=== Passage given ===
Morning SAS Programmers, last night our new head of IT wants to drop SAS from our tool belt. We currently have SAS Viya 3.5 with the AI/ML and Visual Analytics. I come from 25 years of using various versions of SAS from 8 to 9.4 and now mostly use SAS studio. Love the SAS language and all the capabilities I've seen from SAS throughout the years, every bank I've worked for I'm an advocate for bringing in SAS, and this bank is no different. I brought SAS in and have one year left on our contract. My new boss shared an article: Introduction to Databricks and PySpark for SAS Developers | Databricks Blog I would love the communities feedback, especially if anyone has used Pyspark/Databricks and how they think it really compares to SAS's capabilities. How accurate is this article, any feedback on how to counter this article. Please share any articles you find. As always really appreciate this communities thoughts. Thank you.
A reply based only on reading that article as I have no experience with the products.
Near the top of the article is a statement: "The PySpark DataFrame API has most of those same capabilities." and shows a trivial data step and apparently analogous code for PySpark. I would determine which capabilities SAS has that this brief example does not match. Then see if any of those are critical to your current processes. Again, I have no experience with that product but if you have use a lot SAS Merge, Update or Modify data steps (just as an example) and those happen to be not one of those "same capabilities" or require lots of code to migrate then those points would be worth addressing.
=== Dataset records ===
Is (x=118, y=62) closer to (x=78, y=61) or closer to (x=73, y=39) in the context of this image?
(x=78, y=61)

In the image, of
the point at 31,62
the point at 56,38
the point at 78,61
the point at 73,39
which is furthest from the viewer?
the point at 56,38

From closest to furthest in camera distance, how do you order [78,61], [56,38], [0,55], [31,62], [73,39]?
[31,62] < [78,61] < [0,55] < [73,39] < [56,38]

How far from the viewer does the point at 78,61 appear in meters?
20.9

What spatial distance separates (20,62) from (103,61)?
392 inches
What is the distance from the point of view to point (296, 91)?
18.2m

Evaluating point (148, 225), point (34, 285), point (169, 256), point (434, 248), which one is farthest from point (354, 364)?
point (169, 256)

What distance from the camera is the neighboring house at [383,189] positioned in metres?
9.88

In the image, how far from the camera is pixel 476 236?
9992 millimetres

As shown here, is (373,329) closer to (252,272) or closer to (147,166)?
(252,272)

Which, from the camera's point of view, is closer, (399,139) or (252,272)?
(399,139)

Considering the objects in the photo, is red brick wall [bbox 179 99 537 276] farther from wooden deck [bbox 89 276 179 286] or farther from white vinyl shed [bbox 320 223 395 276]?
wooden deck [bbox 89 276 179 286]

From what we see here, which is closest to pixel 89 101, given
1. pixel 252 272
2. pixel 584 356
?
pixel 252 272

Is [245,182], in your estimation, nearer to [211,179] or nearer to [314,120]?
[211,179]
===
# Given task 1
Retype the SAS discussion word for word, beginning at "Near the top" and stopping after "be worth addressing.".
# Given task 2
Pick out every line of the records that contains the string "deck" and reproduce each one in full.

# Task result 1
Near the top of the article is a statement: "The PySpark DataFrame API has most of those same capabilities." and shows a trivial data step and apparently analogous code for PySpark. I would determine which capabilities SAS has that this brief example does not match. Then see if any of those are critical to your current processes. Again, I have no experience with that product but if you have use a lot SAS Merge, Update or Modify data steps (just as an example) and those happen to be not one of those "same capabilities" or require lots of code to migrate then those points would be worth addressing.

# Task result 2
Considering the objects in the photo, is red brick wall [bbox 179 99 537 276] farther from wooden deck [bbox 89 276 179 286] or farther from white vinyl shed [bbox 320 223 395 276]?
wooden deck [bbox 89 276 179 286]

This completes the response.